▸ **TASK BRIEF**
Rewrite the lines from the first one through the line containing "burned debris [0, 79, 640, 398]", replacing "defective" with "faulty" and leaving everything else unchanged; give only those lines.

▸ **EXCERPTED DATA**
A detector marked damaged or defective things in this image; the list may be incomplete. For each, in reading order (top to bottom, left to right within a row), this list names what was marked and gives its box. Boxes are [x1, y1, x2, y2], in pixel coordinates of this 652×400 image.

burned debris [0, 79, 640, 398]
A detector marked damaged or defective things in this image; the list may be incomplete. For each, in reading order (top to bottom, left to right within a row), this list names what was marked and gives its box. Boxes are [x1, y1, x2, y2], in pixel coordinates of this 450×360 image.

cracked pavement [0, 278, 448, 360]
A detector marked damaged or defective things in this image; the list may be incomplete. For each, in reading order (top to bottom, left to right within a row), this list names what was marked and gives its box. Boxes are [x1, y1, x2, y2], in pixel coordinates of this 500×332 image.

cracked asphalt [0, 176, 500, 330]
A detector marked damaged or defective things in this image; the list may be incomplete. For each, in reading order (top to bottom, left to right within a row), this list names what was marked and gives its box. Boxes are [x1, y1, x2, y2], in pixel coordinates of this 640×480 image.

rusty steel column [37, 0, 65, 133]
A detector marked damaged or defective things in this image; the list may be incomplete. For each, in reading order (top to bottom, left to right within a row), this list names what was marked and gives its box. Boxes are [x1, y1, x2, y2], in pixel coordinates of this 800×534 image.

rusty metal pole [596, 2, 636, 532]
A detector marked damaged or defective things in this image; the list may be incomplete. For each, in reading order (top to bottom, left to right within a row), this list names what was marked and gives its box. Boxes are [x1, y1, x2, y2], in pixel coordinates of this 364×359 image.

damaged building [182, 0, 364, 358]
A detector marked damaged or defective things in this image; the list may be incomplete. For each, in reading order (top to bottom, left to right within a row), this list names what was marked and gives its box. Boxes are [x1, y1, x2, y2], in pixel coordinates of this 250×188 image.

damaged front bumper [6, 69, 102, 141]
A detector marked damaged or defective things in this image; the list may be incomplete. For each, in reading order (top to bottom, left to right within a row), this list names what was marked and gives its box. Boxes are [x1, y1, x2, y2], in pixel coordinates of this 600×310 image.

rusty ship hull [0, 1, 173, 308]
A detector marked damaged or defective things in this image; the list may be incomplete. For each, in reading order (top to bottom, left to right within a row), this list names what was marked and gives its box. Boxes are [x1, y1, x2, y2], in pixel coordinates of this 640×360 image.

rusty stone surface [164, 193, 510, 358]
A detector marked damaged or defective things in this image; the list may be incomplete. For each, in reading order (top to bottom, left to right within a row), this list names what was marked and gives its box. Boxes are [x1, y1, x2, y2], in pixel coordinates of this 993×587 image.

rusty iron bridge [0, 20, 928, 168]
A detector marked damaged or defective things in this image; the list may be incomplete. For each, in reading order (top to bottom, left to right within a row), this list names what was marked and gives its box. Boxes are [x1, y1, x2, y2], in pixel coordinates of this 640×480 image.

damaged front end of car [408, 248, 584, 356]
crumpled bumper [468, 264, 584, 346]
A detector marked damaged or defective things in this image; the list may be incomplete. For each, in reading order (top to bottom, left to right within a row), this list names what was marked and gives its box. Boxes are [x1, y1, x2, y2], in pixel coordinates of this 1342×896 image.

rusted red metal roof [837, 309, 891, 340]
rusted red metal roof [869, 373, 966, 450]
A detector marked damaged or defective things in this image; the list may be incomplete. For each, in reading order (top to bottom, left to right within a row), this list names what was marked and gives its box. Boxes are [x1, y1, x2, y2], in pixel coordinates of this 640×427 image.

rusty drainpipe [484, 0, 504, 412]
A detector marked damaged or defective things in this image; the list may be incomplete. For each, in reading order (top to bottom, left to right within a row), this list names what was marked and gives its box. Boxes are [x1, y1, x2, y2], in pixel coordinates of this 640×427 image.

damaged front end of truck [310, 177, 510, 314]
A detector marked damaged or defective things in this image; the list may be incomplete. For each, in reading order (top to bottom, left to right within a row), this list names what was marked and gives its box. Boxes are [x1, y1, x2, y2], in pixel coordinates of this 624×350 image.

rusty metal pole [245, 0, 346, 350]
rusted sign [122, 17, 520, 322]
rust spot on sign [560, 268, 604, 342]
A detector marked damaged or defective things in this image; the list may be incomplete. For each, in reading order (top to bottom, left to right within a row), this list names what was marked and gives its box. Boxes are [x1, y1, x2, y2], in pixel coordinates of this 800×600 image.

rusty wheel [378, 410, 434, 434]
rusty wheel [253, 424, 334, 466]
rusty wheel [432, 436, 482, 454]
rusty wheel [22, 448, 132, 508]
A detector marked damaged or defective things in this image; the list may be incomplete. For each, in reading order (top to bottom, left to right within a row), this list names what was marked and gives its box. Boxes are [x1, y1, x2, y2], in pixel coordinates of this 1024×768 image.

▸ **COMPLETED EXERCISE**
A detector marked damaged or faulty things in this image; the list may be incomplete. For each, in reading order (top to bottom, left to right within a row), this list names what was marked and gives its box. Boxes are [x1, y1, x2, y2], in pixel coordinates of this 652×400 image.

burned debris [0, 79, 640, 398]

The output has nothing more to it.